Experts include former presidents of the American Society of Clinical Oncology and the American Society of Hematology. An insured cancer patient who needs a drug that costs $120,000 a year would pay as much as $30,000 in out-of-pocket costs, which is more than half of the average U.S. household income of $52,000.
Among the group's recommendations is the call for a new regulatory body that would help set prices once drugs win approval by the U.S. FDA. New regulatory body would be made up of disease experts, company representatives, government entities including Medicare and other major insurers, and patients.
Other ideas include urging cancer specialist groups to consider cost when making treatment recommendations. The proposals are the latest effort by cancer doctors to raise awareness of the need for more rational prices for cancer treatments.
Last month, doctors at Memorial Sloan Kettering Cancer Center in New York created a calculator called the DrugAbacus that adjusts the price of 54 cancer drugs to reflect the side effects they cause and the benefit they bring in extending patient lives.
In the latest effort, the cancer experts want lawmakers to allow Medicare to negotiate drug prices for seniors covered by the federal insurance program for the elderly.

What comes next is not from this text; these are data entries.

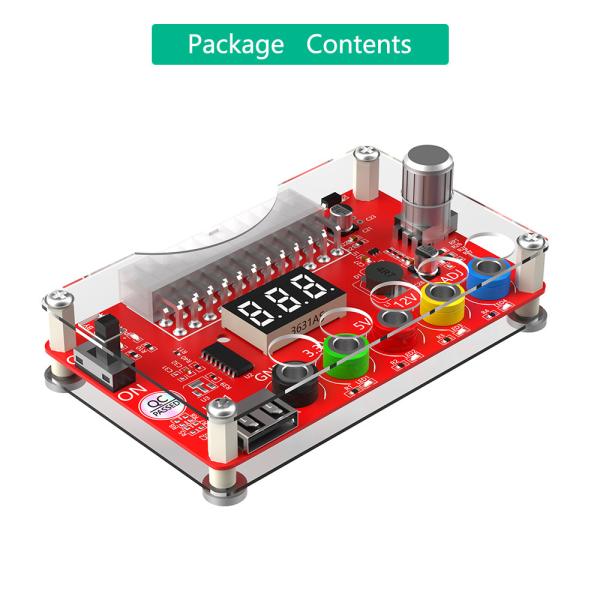 Acrylic ATX Power Supply Breakout Adapter Board ADJ Adjustable 3.3V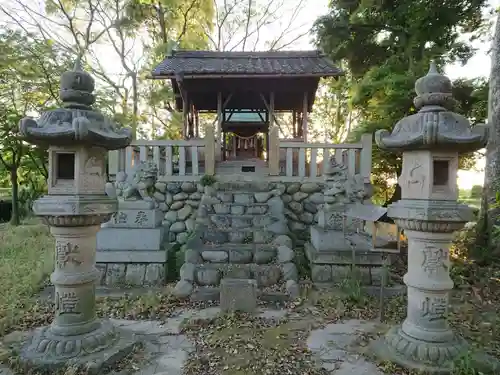 白山社（千代）の本殿・本堂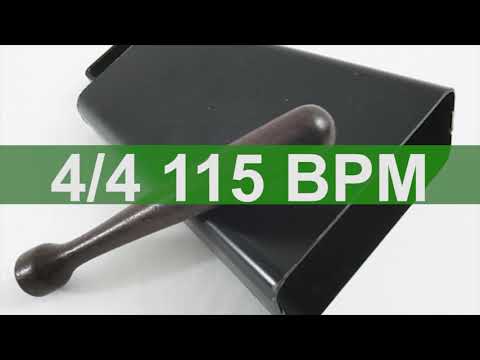 🔴 115 BPM Campana y Clave Metronome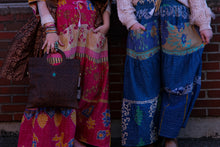 Load image into Gallery viewer, Kantha Bae- Lotus Pants Pink Tan
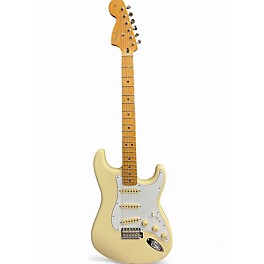 Used Fender Jimi Hendrix Stratocaster Olympic White Solid Body Electric Guitar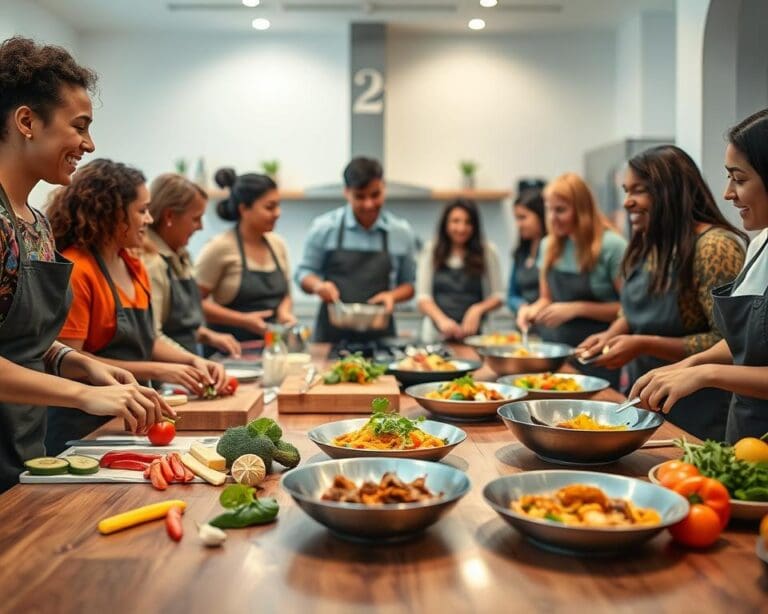 Waarom is een kookworkshop leuk met vrienden?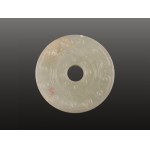 Jade disk, China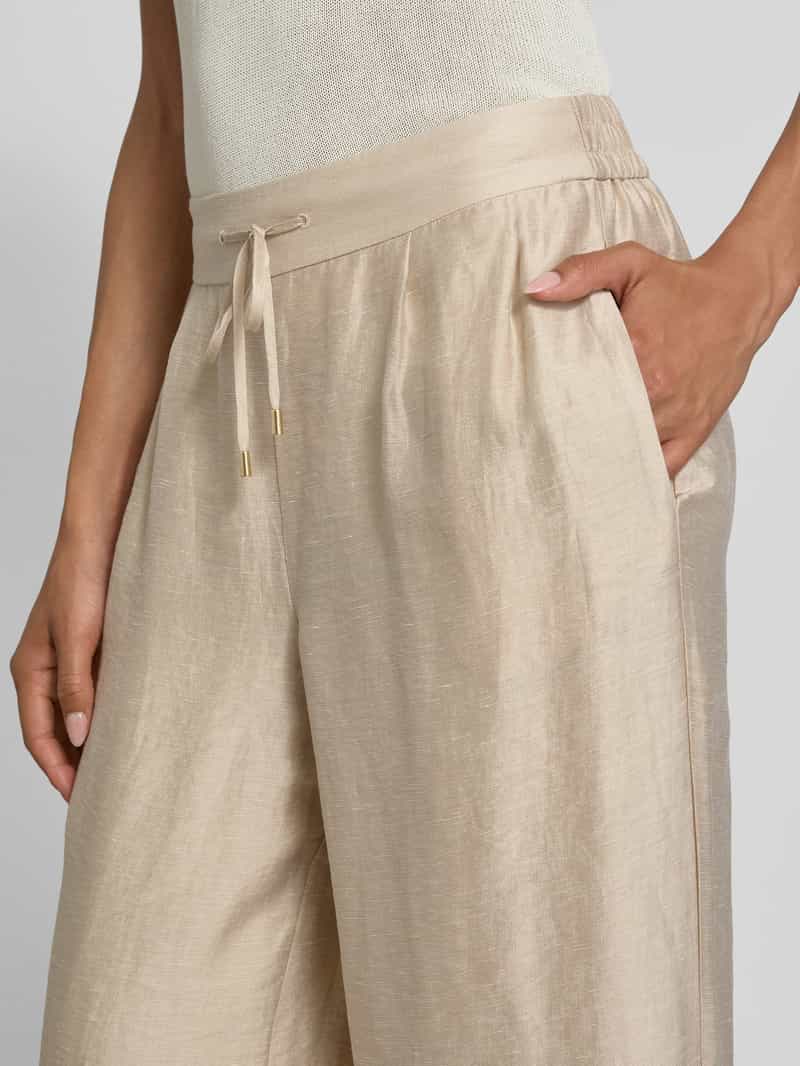 s.Oliver BLACK LABEL Comfort fit pantalon van lyocellmix
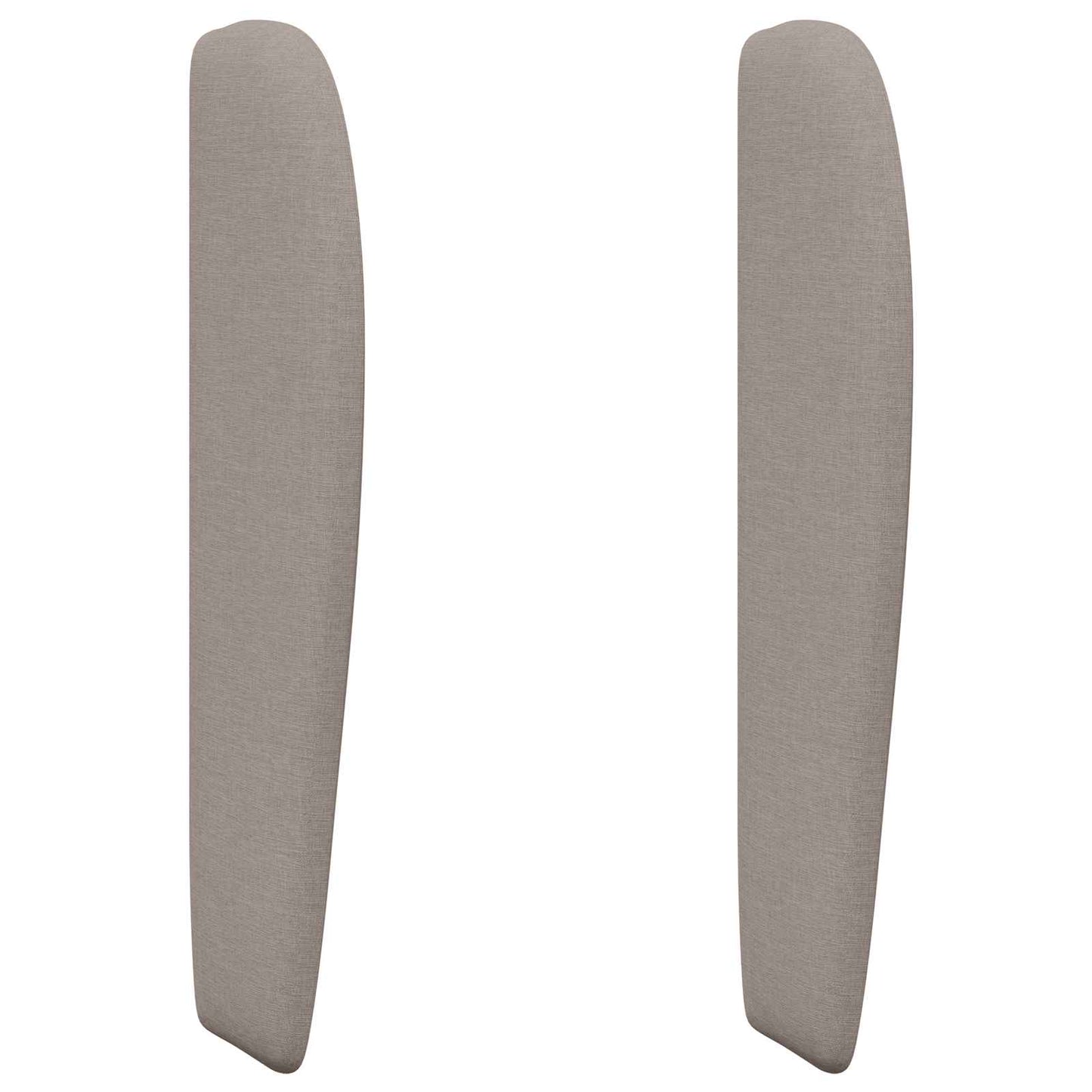 Headboard Ear Beige 80 x 23 x 6 cm Fabric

They also suggest the Patient-Centered Outcomes. Research Institute, created through the Affordable Care Act, and similar groups, include drug prices in their assessments of the value of treatments.
The group also wants the U.S. government to allow the importation of cancer drugs from other countries such as Canada, where drug costs are cheaper, and to reform patent laws to make it harder for drug companies to block access to generic drugs.
The point of the movement is not to undermine drug companies' right to a fair profit, but, patients are suffering and therefore some solutions are being offered.